◆ **GIVEN TASK**: Nothing but the lines from the one containing "The captured scene" to the end of the data should be returned, each exactly as written.

◆ **EXCERPTED DATA**:

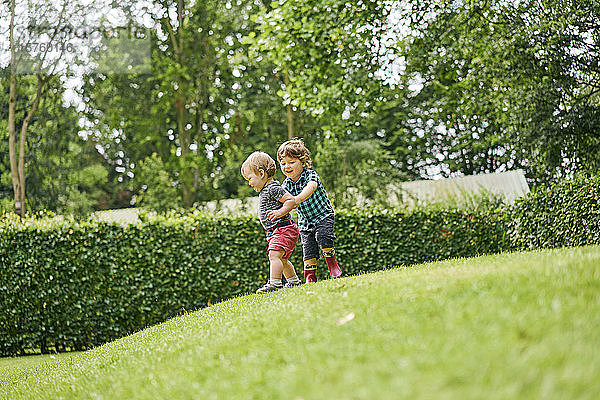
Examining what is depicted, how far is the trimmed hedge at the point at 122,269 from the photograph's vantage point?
9.36 meters

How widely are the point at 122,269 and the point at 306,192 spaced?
4597mm

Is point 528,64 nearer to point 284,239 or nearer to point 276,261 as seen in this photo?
point 284,239

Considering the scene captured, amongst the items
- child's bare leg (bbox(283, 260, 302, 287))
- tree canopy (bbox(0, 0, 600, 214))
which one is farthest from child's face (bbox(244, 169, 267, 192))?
tree canopy (bbox(0, 0, 600, 214))

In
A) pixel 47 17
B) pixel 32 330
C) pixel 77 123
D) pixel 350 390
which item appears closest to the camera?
pixel 350 390

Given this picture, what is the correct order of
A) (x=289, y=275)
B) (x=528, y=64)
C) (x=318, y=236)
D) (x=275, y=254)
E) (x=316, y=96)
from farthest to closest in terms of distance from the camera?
(x=316, y=96) → (x=528, y=64) → (x=289, y=275) → (x=318, y=236) → (x=275, y=254)

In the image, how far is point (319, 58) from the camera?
13367mm

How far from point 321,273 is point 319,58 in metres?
5.98

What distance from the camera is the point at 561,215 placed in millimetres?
7840

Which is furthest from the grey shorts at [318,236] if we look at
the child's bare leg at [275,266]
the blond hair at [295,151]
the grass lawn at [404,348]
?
the grass lawn at [404,348]

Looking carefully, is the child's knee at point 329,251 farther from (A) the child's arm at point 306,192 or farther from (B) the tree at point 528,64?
(B) the tree at point 528,64

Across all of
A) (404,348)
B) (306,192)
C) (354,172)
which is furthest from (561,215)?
(354,172)

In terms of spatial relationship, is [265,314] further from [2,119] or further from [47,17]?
[2,119]

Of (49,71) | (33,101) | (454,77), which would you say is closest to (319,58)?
(454,77)

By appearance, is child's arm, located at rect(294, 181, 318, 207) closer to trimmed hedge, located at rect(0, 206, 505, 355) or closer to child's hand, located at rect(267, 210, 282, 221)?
child's hand, located at rect(267, 210, 282, 221)
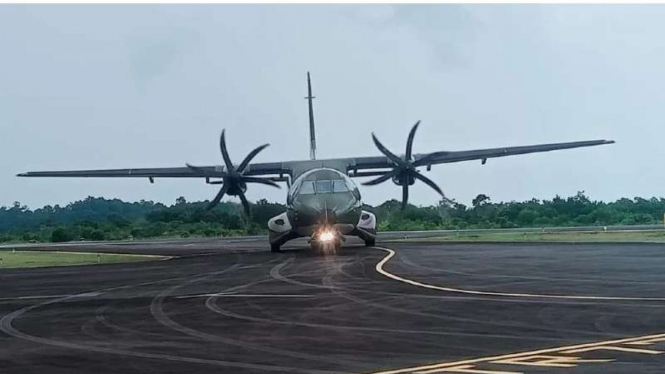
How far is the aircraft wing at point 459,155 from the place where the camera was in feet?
139

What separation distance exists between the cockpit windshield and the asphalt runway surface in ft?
28.1

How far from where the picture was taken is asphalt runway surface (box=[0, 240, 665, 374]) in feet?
35.2

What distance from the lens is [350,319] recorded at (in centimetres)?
1477

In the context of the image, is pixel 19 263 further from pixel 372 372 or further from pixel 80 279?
pixel 372 372

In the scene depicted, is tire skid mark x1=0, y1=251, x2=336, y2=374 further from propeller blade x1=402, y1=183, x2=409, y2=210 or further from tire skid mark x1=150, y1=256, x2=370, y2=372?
propeller blade x1=402, y1=183, x2=409, y2=210

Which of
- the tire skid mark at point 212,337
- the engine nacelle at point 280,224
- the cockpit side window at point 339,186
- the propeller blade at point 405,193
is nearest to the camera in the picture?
the tire skid mark at point 212,337

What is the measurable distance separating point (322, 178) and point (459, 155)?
951cm

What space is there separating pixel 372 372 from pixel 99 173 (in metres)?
36.7

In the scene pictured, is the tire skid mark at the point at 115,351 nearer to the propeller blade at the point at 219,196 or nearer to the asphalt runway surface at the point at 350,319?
the asphalt runway surface at the point at 350,319

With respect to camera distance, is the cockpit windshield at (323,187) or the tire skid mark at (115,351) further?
the cockpit windshield at (323,187)

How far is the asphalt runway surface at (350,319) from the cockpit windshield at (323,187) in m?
8.55

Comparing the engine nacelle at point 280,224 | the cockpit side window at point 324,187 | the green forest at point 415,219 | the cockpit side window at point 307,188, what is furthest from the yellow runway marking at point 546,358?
the green forest at point 415,219

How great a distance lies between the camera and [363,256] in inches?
1309

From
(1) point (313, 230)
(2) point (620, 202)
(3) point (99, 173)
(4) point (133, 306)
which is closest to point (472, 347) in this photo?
(4) point (133, 306)
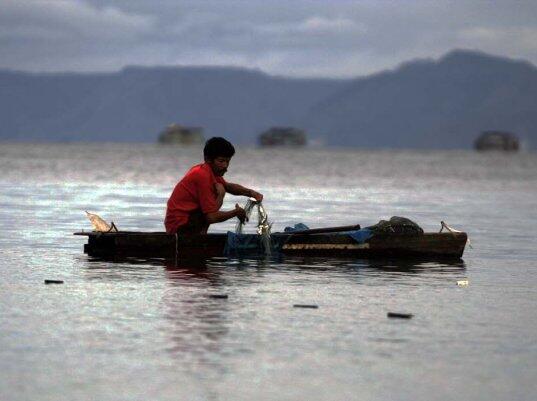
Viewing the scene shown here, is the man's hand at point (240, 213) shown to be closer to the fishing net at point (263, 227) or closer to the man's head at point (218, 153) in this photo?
the fishing net at point (263, 227)

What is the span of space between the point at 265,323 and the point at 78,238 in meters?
11.6

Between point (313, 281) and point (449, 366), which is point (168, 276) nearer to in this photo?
point (313, 281)

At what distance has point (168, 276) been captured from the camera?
58.7ft

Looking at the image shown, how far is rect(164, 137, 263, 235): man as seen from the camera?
19.8 meters

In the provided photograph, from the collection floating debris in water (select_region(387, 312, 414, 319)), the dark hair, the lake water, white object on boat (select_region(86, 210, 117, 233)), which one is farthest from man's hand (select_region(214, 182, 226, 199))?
floating debris in water (select_region(387, 312, 414, 319))

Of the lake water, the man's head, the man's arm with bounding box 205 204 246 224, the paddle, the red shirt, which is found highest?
the man's head

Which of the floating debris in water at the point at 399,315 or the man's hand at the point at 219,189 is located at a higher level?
the man's hand at the point at 219,189

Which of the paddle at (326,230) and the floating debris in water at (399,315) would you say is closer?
the floating debris in water at (399,315)

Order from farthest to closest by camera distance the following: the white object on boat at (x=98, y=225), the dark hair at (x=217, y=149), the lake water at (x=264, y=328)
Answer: the white object on boat at (x=98, y=225) → the dark hair at (x=217, y=149) → the lake water at (x=264, y=328)

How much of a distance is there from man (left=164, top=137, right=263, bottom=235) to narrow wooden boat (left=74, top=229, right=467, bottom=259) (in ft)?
0.80

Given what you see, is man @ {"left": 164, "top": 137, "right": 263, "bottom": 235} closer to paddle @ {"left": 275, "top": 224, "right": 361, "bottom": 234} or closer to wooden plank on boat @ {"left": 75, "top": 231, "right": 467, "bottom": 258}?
Answer: wooden plank on boat @ {"left": 75, "top": 231, "right": 467, "bottom": 258}

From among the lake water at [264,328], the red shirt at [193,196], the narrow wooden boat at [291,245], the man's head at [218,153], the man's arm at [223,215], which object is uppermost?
the man's head at [218,153]

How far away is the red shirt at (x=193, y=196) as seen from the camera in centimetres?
1983

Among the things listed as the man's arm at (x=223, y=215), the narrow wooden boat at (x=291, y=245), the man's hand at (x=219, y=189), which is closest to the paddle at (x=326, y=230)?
the narrow wooden boat at (x=291, y=245)
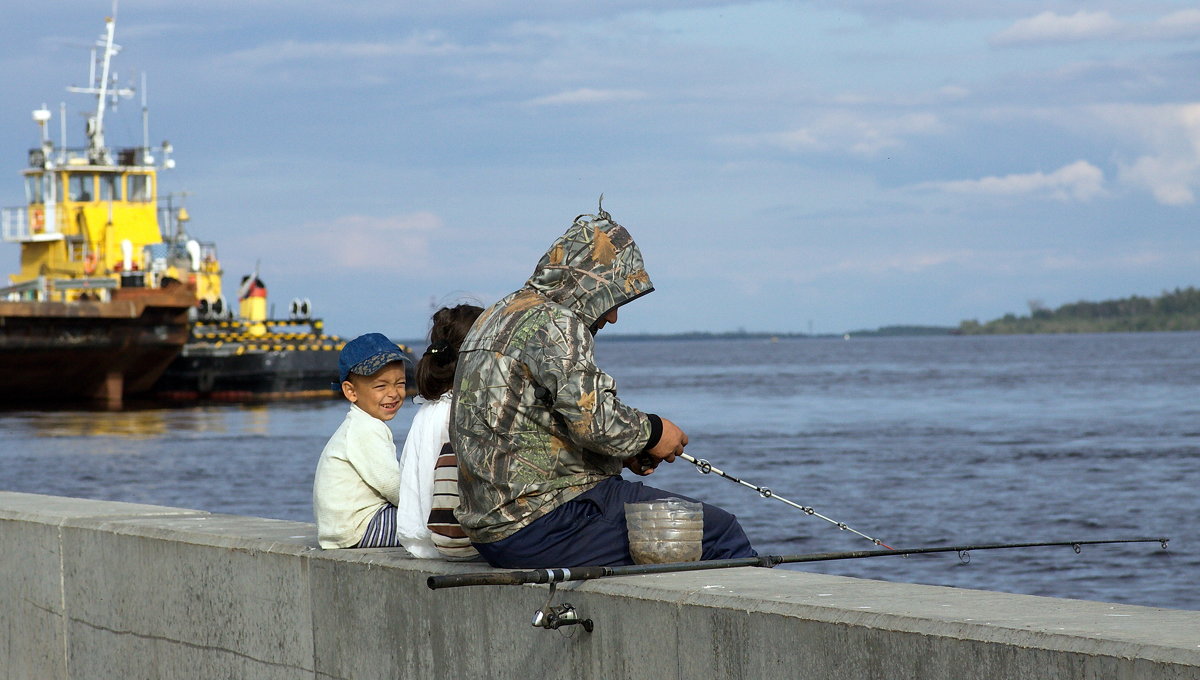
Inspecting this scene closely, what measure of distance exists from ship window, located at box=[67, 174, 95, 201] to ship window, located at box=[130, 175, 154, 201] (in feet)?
4.22

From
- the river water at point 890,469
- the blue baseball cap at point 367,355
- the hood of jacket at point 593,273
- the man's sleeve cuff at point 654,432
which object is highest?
the hood of jacket at point 593,273

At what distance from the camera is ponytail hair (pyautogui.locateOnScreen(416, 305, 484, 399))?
4.50 metres

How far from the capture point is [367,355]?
4953 mm

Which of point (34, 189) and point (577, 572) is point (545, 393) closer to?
point (577, 572)

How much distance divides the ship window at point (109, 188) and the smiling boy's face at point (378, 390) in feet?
162

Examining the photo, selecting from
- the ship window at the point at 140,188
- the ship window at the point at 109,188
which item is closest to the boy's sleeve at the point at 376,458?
the ship window at the point at 109,188

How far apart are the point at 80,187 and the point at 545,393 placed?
50.5 meters

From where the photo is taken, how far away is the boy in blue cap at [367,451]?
15.9ft

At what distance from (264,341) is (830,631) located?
160 feet

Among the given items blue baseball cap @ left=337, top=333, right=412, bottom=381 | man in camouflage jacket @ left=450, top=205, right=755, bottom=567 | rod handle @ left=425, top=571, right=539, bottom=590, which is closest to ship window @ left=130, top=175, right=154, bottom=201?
blue baseball cap @ left=337, top=333, right=412, bottom=381

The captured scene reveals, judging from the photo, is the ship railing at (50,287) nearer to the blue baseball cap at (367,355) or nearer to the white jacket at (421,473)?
the blue baseball cap at (367,355)

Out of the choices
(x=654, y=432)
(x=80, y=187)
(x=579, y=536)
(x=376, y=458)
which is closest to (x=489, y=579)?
(x=579, y=536)

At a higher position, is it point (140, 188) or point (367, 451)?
point (140, 188)

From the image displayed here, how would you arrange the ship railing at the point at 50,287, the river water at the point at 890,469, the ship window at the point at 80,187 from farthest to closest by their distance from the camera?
the ship window at the point at 80,187
the ship railing at the point at 50,287
the river water at the point at 890,469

◆ **WRITTEN SOLUTION**:
The captured scene reveals, judging from the photo, is the ship railing at (50,287) nearer to the blue baseball cap at (367,355) or nearer to the white jacket at (421,473)?
the blue baseball cap at (367,355)

Out of the choices
(x=654, y=432)
(x=80, y=187)
(x=579, y=536)
(x=376, y=458)
which is closest to (x=489, y=579)?
(x=579, y=536)

At a higher position, is it point (140, 188) or point (367, 451)?
point (140, 188)

From the image displayed here, how would you arrange the ship railing at the point at 50,287, the river water at the point at 890,469, the ship window at the point at 80,187 from farthest to closest by their distance from the camera?
the ship window at the point at 80,187
the ship railing at the point at 50,287
the river water at the point at 890,469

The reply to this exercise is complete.